» **PROMPT**
Without pictures, repeat the lines of the entries from the one containing "DevSite custom element" through the last, both ends included, and nothing else.

═══ THE DATA

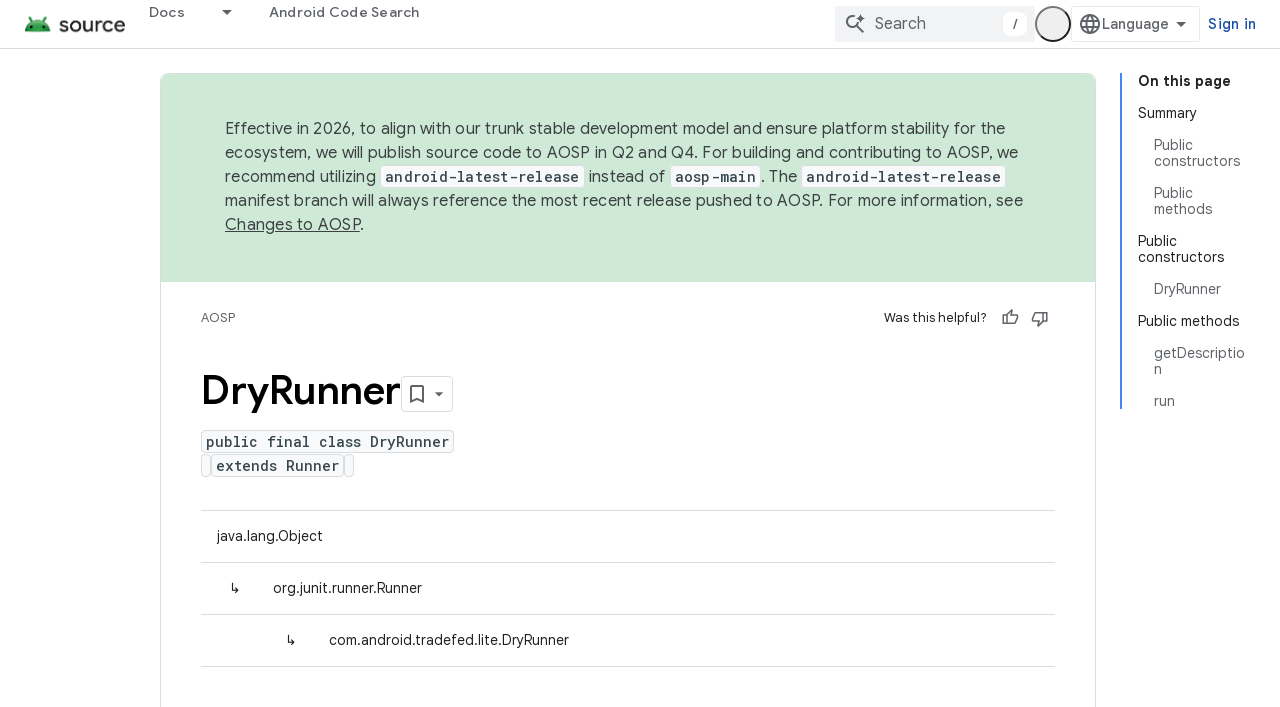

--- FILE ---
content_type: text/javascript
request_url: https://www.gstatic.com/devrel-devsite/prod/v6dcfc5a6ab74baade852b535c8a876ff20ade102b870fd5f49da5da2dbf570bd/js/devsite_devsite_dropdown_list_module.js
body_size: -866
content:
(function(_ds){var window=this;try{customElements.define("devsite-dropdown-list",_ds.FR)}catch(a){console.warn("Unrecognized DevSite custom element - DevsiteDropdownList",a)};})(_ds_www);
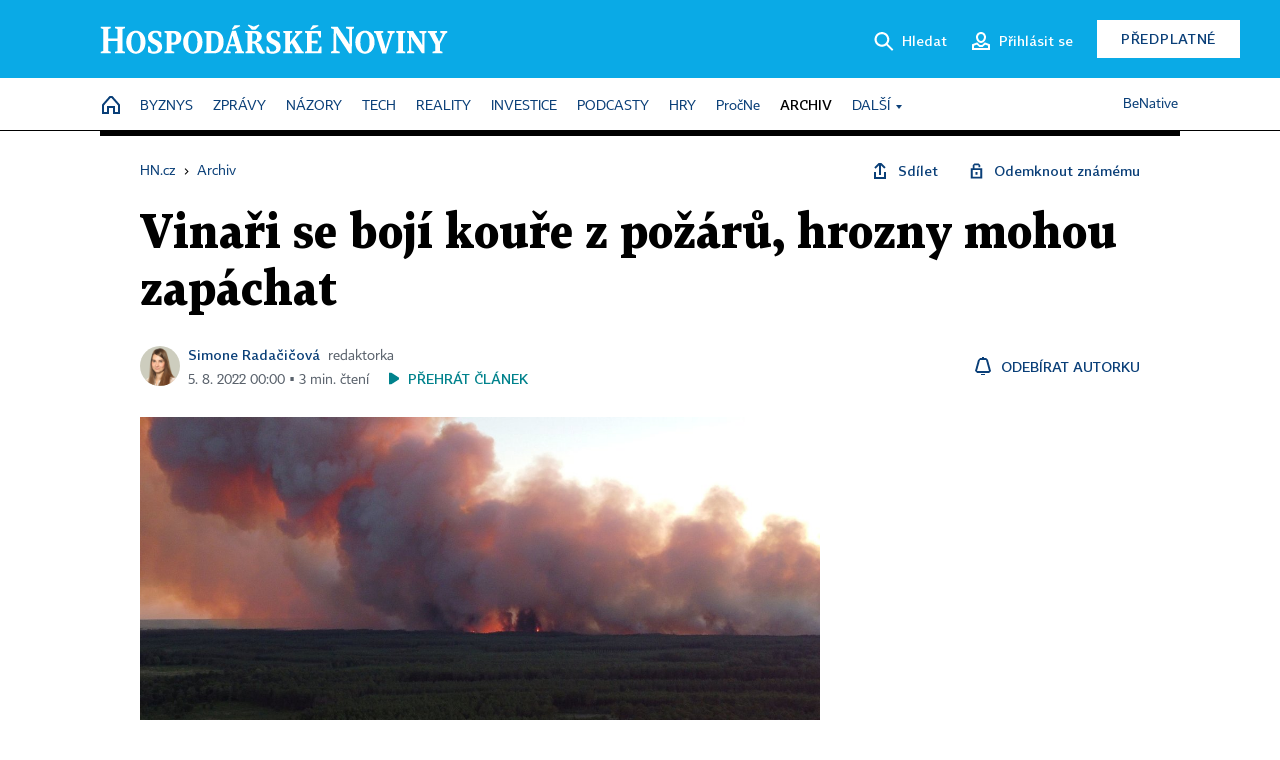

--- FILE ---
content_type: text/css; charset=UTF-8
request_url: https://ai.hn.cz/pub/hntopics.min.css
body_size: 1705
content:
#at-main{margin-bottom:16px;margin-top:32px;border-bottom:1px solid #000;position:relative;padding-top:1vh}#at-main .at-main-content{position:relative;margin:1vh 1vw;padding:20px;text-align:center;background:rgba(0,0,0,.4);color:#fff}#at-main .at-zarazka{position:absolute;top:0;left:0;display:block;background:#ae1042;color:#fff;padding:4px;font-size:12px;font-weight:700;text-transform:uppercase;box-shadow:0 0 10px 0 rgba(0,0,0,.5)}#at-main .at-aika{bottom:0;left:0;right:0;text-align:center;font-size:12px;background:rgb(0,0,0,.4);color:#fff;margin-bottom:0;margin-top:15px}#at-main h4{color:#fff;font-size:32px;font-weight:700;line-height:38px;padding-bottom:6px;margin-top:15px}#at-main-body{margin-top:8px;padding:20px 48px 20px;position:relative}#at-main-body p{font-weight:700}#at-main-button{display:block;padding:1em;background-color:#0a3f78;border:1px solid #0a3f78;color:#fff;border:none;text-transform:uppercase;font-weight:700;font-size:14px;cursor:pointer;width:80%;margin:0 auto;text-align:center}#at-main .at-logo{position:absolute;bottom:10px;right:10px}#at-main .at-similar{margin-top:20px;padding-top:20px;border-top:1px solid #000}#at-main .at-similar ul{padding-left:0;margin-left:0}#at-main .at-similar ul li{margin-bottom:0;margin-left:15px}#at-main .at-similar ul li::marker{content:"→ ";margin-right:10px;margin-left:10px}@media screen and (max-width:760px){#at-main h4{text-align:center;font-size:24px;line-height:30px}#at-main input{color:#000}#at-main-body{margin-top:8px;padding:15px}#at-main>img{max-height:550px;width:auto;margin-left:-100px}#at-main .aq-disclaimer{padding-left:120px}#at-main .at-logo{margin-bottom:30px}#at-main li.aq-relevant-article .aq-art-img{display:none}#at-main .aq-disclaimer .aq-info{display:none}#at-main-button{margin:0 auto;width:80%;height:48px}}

══════

» **TASK OUTPUT**
(function(_ds){var window=this;try{customElements.define("devsite-dropdown-list",_ds.FR)}catch(a){console.warn("Unrecognized DevSite custom element - DevsiteDropdownList",a)};})(_ds_www);

--- FILE ---
content_type: text/css; charset=UTF-8
request_url: https://ai.hn.cz/pub/hntopics.min.css
body_size: 1705
content:
#at-main{margin-bottom:16px;margin-top:32px;border-bottom:1px solid #000;position:relative;padding-top:1vh}#at-main .at-main-content{position:relative;margin:1vh 1vw;padding:20px;text-align:center;background:rgba(0,0,0,.4);color:#fff}#at-main .at-zarazka{position:absolute;top:0;left:0;display:block;background:#ae1042;color:#fff;padding:4px;font-size:12px;font-weight:700;text-transform:uppercase;box-shadow:0 0 10px 0 rgba(0,0,0,.5)}#at-main .at-aika{bottom:0;left:0;right:0;text-align:center;font-size:12px;background:rgb(0,0,0,.4);color:#fff;margin-bottom:0;margin-top:15px}#at-main h4{color:#fff;font-size:32px;font-weight:700;line-height:38px;padding-bottom:6px;margin-top:15px}#at-main-body{margin-top:8px;padding:20px 48px 20px;position:relative}#at-main-body p{font-weight:700}#at-main-button{display:block;padding:1em;background-color:#0a3f78;border:1px solid #0a3f78;color:#fff;border:none;text-transform:uppercase;font-weight:700;font-size:14px;cursor:pointer;width:80%;margin:0 auto;text-align:center}#at-main .at-logo{position:absolute;bottom:10px;right:10px}#at-main .at-similar{margin-top:20px;padding-top:20px;border-top:1px solid #000}#at-main .at-similar ul{padding-left:0;margin-left:0}#at-main .at-similar ul li{margin-bottom:0;margin-left:15px}#at-main .at-similar ul li::marker{content:"→ ";margin-right:10px;margin-left:10px}@media screen and (max-width:760px){#at-main h4{text-align:center;font-size:24px;line-height:30px}#at-main input{color:#000}#at-main-body{margin-top:8px;padding:15px}#at-main>img{max-height:550px;width:auto;margin-left:-100px}#at-main .aq-disclaimer{padding-left:120px}#at-main .at-logo{margin-bottom:30px}#at-main li.aq-relevant-article .aq-art-img{display:none}#at-main .aq-disclaimer .aq-info{display:none}#at-main-button{margin:0 auto;width:80%;height:48px}}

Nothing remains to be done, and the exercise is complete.